農地のまま取得または貸し借りする
耕作目的で農地の所有権移転または賃借権や使用貸借権等の権利を設定する場合は、農地法第3条に基づく許可によるものと農地バンクを介する農地中間管理事業があります。
利用権設定等促進事業(相対契約)は制度が終了しました
利用権設定等促進事業(農用地利用集積計画)は、農業経営基盤強化推進法の改正により令和7年3月末で制度が終了しました。
- 現在契約中の基盤法利用権は、令和7年4月1日以降も設定している期限まで有効です(制度廃止による追加の手続きは不要です)。
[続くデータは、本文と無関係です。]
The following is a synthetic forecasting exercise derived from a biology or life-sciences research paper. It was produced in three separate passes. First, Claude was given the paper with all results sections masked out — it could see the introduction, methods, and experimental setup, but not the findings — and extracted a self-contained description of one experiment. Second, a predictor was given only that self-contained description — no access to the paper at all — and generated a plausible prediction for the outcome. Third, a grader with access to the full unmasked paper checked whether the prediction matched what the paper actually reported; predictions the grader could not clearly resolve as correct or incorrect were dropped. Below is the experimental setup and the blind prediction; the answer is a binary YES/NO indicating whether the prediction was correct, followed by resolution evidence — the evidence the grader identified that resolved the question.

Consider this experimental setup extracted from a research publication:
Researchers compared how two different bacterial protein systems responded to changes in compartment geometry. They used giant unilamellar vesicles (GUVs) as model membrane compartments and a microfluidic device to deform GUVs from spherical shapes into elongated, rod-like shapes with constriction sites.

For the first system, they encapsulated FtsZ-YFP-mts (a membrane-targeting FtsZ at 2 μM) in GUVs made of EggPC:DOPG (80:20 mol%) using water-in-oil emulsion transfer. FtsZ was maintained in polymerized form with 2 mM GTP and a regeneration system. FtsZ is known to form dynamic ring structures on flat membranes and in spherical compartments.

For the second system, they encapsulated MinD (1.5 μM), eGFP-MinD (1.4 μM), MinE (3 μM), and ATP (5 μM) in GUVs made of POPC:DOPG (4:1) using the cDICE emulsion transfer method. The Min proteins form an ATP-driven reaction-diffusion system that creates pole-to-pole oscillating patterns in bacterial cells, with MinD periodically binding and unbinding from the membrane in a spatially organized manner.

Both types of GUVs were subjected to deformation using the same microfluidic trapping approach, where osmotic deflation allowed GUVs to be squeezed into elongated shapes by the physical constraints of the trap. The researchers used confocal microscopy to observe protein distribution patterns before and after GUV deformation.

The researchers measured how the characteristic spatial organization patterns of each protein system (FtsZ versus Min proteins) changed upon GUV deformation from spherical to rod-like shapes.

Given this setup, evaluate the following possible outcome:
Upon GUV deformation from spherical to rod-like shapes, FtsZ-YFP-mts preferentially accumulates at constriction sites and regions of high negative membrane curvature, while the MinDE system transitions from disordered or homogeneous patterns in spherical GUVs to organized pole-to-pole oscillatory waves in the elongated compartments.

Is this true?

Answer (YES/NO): NO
- 現在貸借している契約期間の延長及び新規に貸借を希望する場合は、農地バンクを介する農地中間管理事業又は農地法第3条での手続きをお願いします。
農地法第3条による許可
農地を耕作の目的で売買したり(交換や贈与も含む)貸し借りをしたりする場合は、農地法第3条の規定に基づき、当事者が農業委員会の許可を受ける必要があります。許可を受けないで農地を取得または貸し借りなどを行っても、その効力は生じません。また、法務局に所有権移転の登記申請をする際には、農業委員会からの許可書の添付が必要となります。
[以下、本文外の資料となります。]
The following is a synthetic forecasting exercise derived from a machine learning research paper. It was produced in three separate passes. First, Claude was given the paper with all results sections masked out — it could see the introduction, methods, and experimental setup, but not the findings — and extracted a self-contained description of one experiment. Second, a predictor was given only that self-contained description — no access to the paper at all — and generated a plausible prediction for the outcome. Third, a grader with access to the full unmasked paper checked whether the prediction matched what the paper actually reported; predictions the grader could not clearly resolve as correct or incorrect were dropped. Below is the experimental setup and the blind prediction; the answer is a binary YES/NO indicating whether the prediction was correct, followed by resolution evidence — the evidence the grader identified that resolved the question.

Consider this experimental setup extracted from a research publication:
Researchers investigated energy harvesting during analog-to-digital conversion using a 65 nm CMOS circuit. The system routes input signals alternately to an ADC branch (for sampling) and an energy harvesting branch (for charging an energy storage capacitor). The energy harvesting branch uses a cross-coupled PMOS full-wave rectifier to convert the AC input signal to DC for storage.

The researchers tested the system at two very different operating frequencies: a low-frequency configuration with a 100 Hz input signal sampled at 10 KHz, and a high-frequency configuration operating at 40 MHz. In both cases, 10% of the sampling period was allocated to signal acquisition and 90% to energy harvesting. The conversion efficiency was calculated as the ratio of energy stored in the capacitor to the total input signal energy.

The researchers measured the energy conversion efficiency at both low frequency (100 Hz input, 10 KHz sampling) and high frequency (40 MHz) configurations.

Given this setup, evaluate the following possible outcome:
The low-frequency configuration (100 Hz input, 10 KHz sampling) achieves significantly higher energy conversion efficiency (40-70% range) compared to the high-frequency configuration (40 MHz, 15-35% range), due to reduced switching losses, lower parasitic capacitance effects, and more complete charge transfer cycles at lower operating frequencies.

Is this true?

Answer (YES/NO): NO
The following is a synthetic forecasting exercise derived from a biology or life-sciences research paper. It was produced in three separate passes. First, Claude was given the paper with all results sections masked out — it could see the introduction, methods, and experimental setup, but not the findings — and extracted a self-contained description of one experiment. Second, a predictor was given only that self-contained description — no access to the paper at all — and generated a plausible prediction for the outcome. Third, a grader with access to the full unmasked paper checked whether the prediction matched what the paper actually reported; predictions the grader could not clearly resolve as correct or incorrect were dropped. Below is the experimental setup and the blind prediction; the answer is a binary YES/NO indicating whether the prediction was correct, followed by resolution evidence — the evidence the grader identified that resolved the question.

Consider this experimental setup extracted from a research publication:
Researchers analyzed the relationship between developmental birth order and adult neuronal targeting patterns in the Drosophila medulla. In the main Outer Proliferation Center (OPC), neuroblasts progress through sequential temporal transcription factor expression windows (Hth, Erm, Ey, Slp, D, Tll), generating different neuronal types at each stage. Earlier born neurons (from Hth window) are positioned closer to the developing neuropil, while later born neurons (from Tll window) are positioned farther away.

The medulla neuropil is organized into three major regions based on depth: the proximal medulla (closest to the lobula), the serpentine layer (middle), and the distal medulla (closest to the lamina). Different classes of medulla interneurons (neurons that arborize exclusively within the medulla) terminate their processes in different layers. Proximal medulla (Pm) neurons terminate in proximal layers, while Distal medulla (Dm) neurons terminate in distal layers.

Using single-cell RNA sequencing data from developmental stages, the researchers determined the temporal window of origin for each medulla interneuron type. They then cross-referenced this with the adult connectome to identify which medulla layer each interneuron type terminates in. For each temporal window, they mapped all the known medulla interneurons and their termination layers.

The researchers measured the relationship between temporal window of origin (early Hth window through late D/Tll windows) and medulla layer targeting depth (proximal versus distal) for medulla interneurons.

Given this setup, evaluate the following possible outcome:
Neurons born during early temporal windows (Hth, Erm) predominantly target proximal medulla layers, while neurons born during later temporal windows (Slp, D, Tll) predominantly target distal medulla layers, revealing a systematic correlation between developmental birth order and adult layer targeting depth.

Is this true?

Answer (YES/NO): YES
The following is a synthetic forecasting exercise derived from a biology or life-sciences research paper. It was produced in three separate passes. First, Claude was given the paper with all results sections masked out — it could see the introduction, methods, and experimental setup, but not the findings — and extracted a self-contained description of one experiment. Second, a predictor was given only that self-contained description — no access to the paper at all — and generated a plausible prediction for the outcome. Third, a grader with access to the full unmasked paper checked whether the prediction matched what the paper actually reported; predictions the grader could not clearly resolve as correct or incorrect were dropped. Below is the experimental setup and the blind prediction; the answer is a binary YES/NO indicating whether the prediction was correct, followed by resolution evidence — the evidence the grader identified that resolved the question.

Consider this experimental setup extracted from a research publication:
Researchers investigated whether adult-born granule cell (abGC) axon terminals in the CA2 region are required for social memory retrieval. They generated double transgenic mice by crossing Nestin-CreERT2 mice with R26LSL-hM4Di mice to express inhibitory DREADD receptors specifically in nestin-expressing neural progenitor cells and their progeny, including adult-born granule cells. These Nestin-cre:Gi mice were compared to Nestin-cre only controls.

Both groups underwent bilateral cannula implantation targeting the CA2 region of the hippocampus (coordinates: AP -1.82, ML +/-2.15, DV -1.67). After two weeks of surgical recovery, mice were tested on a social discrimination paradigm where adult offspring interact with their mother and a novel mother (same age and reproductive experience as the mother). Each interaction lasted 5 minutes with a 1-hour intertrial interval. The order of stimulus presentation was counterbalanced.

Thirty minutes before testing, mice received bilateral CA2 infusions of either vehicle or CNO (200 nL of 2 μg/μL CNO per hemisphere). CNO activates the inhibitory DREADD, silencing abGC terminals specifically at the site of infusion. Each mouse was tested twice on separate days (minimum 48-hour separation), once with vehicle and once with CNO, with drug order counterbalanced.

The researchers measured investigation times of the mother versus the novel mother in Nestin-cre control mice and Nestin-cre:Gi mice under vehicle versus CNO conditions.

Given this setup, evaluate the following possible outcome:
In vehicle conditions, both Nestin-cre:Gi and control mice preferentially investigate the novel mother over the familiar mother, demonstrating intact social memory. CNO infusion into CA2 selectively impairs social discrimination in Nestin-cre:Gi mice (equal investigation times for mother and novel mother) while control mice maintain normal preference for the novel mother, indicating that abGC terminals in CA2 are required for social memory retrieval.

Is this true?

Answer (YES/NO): YES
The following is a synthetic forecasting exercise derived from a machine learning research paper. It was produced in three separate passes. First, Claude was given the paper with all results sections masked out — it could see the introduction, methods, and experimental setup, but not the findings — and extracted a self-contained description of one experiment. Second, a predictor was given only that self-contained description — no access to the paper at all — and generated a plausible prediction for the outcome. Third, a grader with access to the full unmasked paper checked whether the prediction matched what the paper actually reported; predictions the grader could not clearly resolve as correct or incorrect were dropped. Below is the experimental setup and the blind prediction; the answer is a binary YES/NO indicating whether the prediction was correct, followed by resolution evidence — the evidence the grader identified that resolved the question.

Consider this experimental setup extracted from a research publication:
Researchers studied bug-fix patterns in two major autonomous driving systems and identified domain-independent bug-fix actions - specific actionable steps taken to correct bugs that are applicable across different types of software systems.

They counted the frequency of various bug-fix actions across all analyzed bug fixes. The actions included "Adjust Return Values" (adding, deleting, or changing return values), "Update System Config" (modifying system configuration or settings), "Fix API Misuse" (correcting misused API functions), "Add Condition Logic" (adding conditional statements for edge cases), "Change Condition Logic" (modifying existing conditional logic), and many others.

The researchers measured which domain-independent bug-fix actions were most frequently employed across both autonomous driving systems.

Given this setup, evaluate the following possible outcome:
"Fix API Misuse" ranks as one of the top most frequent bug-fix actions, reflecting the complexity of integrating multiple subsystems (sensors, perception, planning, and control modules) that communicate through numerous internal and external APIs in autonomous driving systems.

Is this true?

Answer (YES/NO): YES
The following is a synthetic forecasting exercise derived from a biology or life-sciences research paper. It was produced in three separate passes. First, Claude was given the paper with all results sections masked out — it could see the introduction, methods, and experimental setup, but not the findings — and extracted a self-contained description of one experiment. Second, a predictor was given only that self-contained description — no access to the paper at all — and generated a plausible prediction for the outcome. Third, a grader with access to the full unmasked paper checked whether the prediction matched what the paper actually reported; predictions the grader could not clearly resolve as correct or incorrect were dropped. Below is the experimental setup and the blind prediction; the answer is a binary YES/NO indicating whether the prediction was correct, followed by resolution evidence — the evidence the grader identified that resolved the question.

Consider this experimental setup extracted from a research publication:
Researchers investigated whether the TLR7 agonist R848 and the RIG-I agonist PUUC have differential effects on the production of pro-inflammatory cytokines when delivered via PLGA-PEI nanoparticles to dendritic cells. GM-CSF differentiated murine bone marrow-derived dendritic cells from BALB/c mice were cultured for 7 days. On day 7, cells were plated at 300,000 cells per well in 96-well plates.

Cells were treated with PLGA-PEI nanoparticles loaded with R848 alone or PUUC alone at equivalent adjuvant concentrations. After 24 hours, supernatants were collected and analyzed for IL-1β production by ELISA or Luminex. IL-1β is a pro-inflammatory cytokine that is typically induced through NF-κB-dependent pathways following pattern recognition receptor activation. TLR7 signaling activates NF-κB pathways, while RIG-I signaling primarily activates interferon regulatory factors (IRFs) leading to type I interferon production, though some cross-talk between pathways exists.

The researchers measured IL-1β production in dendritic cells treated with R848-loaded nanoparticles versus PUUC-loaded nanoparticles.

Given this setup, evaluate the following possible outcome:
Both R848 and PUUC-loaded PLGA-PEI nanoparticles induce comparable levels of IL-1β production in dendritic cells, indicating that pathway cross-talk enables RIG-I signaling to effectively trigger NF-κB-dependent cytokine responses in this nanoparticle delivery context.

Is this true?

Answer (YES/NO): NO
ただし、「相続」などの場合は農地法第3条の許可は不要ですが、別途届出が必要です。
主な許可基準
農地法第3条に基づく許可を受けるためには、次のすべてを満たす必要があります。
1 全部効率利用要件
申請する農地を含め、所有する農地、借りている農地のすべてを効率的に耕作すること。
2 農作業常時従事要件
申請者又は世帯員等が農作業に常時従事(原則150日以上)すること。
3 地域との調和要件
申請農地の周辺の農地利用に影響を与えないこと。
4 農地所有適格法人要件
法人の場合は、農地所有適格法人の要件を満たすこと。
上記の許可要件を満たしていない場合でも、学校法人、医療法人、社会福祉法人など、例外的に許可できる場合がありますので、詳しくは農業委員会にお問い合わせください。
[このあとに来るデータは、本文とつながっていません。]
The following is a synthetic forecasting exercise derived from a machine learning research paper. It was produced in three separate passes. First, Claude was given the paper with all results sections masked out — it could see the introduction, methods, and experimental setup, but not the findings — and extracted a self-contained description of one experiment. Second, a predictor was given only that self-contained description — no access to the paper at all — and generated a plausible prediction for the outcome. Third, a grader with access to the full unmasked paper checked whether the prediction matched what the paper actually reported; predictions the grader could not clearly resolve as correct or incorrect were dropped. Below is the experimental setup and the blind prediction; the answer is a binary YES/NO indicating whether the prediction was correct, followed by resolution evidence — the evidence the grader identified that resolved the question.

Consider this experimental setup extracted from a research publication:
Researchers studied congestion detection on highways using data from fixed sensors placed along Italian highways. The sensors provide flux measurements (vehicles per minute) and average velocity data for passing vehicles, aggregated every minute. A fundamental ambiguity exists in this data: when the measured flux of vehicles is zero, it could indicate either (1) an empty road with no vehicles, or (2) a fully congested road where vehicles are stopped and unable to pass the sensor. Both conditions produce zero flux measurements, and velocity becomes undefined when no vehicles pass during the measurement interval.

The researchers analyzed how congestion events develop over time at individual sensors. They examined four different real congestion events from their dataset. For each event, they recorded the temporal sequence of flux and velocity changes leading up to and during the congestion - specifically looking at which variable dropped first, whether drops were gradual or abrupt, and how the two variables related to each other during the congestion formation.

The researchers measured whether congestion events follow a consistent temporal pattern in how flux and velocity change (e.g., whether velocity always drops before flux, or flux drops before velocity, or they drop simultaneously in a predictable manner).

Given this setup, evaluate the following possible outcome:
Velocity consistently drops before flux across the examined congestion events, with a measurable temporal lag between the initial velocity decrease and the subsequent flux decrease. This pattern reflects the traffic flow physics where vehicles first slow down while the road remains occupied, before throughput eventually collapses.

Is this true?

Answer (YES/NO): NO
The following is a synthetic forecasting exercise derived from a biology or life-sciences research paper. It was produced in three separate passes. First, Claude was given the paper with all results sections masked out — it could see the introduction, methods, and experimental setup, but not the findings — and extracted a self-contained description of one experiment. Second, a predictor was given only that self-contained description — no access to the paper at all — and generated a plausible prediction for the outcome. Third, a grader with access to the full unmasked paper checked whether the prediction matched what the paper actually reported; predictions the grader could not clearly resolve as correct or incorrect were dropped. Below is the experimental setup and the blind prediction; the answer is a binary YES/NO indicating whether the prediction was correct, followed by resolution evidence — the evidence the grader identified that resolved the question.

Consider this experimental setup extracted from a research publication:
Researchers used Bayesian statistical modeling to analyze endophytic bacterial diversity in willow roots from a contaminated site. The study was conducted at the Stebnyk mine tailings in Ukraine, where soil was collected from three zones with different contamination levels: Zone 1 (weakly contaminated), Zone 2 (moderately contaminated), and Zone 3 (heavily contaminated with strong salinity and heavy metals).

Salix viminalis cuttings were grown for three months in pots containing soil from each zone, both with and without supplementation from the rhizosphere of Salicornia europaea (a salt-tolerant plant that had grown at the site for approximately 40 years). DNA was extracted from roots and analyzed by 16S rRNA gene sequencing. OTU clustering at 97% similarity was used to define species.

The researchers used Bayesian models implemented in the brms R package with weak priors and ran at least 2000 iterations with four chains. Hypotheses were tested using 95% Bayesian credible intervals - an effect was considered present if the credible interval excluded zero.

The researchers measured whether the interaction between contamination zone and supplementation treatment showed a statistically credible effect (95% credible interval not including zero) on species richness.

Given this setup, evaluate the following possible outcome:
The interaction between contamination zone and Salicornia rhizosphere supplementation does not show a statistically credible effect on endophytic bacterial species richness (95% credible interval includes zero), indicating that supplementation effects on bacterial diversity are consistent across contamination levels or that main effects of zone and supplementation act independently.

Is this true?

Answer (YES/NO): NO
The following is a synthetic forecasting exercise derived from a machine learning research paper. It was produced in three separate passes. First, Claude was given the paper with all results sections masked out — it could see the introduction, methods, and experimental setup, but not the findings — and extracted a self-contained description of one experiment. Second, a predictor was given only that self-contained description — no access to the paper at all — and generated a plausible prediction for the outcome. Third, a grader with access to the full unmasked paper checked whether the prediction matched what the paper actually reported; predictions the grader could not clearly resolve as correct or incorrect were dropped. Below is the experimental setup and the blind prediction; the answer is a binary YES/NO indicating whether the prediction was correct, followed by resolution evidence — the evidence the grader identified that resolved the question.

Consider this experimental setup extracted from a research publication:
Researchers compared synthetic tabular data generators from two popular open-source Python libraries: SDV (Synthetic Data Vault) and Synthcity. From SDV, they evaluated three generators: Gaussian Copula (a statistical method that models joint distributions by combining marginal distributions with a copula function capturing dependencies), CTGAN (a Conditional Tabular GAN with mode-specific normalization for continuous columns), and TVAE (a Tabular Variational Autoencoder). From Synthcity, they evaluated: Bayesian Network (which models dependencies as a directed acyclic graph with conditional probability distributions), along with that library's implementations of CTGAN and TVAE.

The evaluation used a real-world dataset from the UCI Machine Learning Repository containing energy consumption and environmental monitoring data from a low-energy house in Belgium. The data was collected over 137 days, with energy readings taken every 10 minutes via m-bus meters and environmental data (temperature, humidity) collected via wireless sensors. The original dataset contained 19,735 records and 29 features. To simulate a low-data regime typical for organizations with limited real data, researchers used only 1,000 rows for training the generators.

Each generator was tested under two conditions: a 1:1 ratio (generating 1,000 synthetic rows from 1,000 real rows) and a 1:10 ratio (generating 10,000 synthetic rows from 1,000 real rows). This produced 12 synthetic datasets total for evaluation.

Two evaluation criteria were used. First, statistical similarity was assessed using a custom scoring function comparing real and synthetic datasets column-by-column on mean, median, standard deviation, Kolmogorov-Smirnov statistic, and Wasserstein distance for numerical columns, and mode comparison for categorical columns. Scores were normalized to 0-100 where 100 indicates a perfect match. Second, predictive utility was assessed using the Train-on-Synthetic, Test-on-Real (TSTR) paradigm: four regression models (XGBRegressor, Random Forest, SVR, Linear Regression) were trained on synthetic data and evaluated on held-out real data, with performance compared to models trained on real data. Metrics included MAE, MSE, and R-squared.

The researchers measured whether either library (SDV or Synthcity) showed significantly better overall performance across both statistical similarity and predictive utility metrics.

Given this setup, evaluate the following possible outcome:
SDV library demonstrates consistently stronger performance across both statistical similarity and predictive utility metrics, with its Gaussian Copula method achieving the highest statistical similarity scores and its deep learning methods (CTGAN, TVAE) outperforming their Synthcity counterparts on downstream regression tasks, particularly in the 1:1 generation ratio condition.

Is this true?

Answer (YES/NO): NO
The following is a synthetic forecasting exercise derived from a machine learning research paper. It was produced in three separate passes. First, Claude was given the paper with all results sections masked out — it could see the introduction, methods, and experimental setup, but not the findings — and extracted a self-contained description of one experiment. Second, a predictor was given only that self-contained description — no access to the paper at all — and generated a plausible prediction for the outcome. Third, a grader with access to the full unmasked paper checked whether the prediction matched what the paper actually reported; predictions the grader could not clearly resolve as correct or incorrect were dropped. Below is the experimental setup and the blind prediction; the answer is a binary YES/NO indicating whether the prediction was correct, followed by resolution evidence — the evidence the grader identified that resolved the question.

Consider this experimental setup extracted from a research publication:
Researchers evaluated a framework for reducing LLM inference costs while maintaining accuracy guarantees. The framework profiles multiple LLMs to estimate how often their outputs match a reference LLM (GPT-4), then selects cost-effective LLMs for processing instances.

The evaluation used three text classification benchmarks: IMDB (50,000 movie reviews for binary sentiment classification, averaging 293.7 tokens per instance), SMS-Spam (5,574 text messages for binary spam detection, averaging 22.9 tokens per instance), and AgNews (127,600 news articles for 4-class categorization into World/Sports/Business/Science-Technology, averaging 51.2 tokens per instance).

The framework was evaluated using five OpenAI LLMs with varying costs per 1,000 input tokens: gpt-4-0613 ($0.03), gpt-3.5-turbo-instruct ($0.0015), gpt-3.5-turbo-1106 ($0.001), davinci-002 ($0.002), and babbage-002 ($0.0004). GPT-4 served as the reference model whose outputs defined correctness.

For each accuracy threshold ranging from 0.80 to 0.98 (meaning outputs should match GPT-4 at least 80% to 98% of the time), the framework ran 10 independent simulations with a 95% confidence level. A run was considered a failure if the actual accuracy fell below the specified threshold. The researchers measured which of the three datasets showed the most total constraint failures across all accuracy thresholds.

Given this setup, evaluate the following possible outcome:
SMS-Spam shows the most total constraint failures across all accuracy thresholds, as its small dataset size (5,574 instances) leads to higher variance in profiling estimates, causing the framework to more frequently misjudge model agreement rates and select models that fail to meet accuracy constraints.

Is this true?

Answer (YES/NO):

※農地法の改正により、令和5年4月1日から下限面積要件が撤廃されました。詳細については以下をクリックしてください。
農地取得に係る「下限面積要件」撤廃
法人が農業に参入する場合の要件
1 法人が農業に参入する場合の基本的な要件は個人と同様です。
2 農地の所有権は「農地所有適格法人」の要件を満たさないと取得できません。
3 貸借であれば一般法人でも可能です。ただし農地を解除条件付きで借りる場合に限ります。
法人形態 |
農事組合法人、株式会社(公開会社でないものに限る)、合名会社、 合資会社、合同会社 のいずれか |
事業内容 | 主たる事業が農業(農産物の加工・販売等の関連事業を含む) |
議決権 |
農業関係者が総議決権の過半を占めること ※農業関係者1/3超+食品事業者(または地銀ファンド)で1/2超の特例あり |
役員 |
役員の過半が農業に常時従事する構成員であること 役員又は重要な使用人が1人以上農作業に従事すること |
1 賃借契約に解除条件が付されていること 解除条件の内容:農地を適切に利用しない場合に契約を解除すること 2 地域における適切な役割分担のもとに農業を行うこと 役割分担の内容:集落での話し合いへの参加、農道や水路の維持活動への参画など 3 業務執行役員又は重要な使用人が1人以上農業に常時従事すること 農業の内容:農作業に限らず、経営や企画に関するものであっても可 |
許可申請の手続き
- 許可申請の受付締切日は前月の月末(閉庁日の場合は直前の業務日が締切日)となります。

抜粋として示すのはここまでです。